Medical/Business and Engineering Students Team Up to Win Dartmouth Business Plan Competition
May 25, 2011
CONTACT: Catharine Lamm
A team of students from three different schools at Dartmouth was declared the winner of the first Dartmouth Medical Technology Business Plan Competition on Friday May 20. Anne Kwei, Ilya Bendich, and Joe Gigliotti presented their business plan for Rytek Medical, a company with an improved cancer sensing biopsy needle invented by Professor of Engineering Ryan Halter.

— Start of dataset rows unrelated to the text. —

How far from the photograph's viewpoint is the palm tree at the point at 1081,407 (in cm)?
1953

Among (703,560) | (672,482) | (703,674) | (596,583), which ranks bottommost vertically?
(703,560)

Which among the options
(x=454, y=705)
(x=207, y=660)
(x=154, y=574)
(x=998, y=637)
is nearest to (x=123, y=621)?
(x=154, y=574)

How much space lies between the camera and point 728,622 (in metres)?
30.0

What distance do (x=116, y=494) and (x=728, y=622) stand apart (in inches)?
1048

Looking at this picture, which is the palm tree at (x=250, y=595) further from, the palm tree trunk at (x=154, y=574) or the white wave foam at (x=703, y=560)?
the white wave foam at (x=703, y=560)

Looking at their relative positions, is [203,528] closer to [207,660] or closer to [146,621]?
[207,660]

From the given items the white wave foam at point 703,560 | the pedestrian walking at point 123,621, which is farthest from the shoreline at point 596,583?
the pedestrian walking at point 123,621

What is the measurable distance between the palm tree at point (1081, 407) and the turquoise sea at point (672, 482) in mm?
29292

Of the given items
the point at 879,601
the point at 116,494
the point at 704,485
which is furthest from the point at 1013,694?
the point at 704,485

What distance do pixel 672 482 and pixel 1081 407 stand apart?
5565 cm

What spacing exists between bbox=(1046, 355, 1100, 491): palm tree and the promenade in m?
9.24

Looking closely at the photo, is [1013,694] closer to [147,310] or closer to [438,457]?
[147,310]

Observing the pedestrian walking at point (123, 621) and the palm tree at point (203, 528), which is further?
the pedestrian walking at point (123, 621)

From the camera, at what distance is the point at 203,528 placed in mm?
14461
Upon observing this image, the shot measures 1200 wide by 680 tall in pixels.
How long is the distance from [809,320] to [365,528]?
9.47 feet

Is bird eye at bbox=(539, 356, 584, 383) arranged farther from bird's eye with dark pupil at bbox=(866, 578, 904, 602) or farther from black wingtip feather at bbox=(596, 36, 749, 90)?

The patented biopsy technology utilizes electrical properties of human tissues to detect possible areas of higher cancer cell density during biopsy procedures. Kwei is a candidate of Thayer School's Master of Engineering Management program, and Bendich and Gigliotti are both candidates of the MD/MBA program offered jointly by Dartmouth Medical School and Tuck School of Business.
Rytek Medical was one of three entries judged by a panel of four experts in medical technology venture funding and startup management. The other entries featured an ultrasound imaging solution for developing countries, and technology and services for helping primary care providers form accountable care organizations.
Each team gave a fifteen-minute "pitch" covering market potential, competition, go-to-market strategy and approach, financials, and perhaps most importantly, themselves. Questions from the judges provided a critical learning experience, as did a summary of comments and advice from each judge and sponsor during the winner announcement and wrap-up period.
The Competition is the brain child of Jay Miller, Dartmouth '82 and CEO of Zonare Medical Systems, Inc. Miller's goal was to promote student collaboration across schools at Dartmouth in the areas of energy and medicine, bringing together knowledge of technology, science and entrepreneurship. He was assisted by co-sponsor Gregg Fairbrothers, Adjunct Professor at Tuck and founder of the Dartmouth Entrepreneurial Network, and Carrie Fraser, Assistant Dean of Academic and Student Affairs at Thayer School, who ran the competition with the support of Engineering Dean Joe Helble.